Community College Districts Could Be Solution
For several years now, property owners, lawmakers, college administrators, staff and boosters have debated the best way to fund community colleges in Idaho.
Since Kootenai County citizens voted to levy a property tax to establish North Idaho Junior College some four decades ago, the scope and function of what has become North Idaho College have changed considerably. So too has the way community college functions are being funded elsewhere in the state.
Several decades ago, citizens in particular counties, including Ada, voted to levy a local property tax to establish junior colleges in their communities. At the time, public postsecondary education options were nonexistent in those communities. Well-meaning citizens wanted their children to have access to public education beyond high school, and the colleges were formed. Today, the situation that existed when the districts were first formed has changed drastically.
The University of Idaho, Idaho State University and Lewis-Clark State College have moved outward from the towns where their main campuses are located. Today those colleges and universities offer on-site and distance learning in virtually every major city and some not-so-big cities in Idaho. Residents of Kootenai County, one of the main beneficiaries of the extension of the UI and LCSC, can now complete a four-year degree without crossing the county line. Similar opportunities abound outside of Boise, home turf to Boise State University, and Pocatello, where ISU’s main campus is located.
Perhaps the greatest change driving the growing consternation in residents of Kootenai County continuing to support NIC with their property tax is the fact that other areas of the state are receiving community college programs without having to pay a property tax to support them. Since local residents voted for property tax support of what became NIC, the Legislature has discovered the importance of community college functions.
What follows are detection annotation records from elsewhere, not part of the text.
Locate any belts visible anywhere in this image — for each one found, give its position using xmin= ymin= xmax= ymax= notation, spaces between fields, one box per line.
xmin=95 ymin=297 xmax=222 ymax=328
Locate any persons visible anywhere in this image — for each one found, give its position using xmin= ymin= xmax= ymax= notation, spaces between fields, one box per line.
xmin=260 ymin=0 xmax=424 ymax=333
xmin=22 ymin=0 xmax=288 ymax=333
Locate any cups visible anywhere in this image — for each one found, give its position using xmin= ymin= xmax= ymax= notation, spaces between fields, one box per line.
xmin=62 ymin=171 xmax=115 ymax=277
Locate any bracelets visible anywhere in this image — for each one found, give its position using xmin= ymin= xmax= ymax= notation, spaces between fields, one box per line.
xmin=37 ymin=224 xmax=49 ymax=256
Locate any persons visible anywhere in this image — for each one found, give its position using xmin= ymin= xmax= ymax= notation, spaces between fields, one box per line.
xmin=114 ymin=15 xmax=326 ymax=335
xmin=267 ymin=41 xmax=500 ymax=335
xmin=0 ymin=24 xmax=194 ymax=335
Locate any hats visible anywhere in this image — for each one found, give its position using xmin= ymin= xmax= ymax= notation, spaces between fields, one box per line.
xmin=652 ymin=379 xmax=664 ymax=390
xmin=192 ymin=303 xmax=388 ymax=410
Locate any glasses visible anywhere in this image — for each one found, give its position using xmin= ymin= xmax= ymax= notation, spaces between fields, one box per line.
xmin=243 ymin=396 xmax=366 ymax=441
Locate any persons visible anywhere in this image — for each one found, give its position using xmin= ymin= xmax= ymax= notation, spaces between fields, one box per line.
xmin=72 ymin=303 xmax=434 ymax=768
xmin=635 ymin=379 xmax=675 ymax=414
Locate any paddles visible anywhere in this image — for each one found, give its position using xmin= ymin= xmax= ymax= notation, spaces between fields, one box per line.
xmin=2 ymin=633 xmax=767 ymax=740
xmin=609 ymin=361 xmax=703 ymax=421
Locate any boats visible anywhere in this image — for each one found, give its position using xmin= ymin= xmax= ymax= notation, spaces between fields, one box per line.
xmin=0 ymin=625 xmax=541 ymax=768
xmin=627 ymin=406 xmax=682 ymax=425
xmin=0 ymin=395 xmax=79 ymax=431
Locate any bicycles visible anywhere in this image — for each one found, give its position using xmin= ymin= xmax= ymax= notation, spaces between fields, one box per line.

Thus, LCSC, BSU, ISU and Eastern Idaho Technical College in Idaho Falls now deliver these services to the counties surrounding their main campuses without burdening those counties with a property tax to support these efforts.
Today, BSU delivers the same community college functions to residents of Ada County. Soon, with the completion of the BSU Canyon County campus, the same opportunities will be available to residents there. And, most unfairly, residents of those counties will not pay a penny in property tax to support the community college functions they are receiving.
EITC, located in Idaho Falls, is perhaps the most egregious example of the unfairness currently dealt to residents of Kootenai County, and the two counties that support CSI with property taxes. In the last decade, the citizens of Bonneville County voted by a huge majority to not support a community college there with their property taxes. Since then, EITC has evolved into a substantive vocational-technical institution that offers everything NIC offers, minus certain academic courses, which are supplied in Idaho Falls by ISU and UI.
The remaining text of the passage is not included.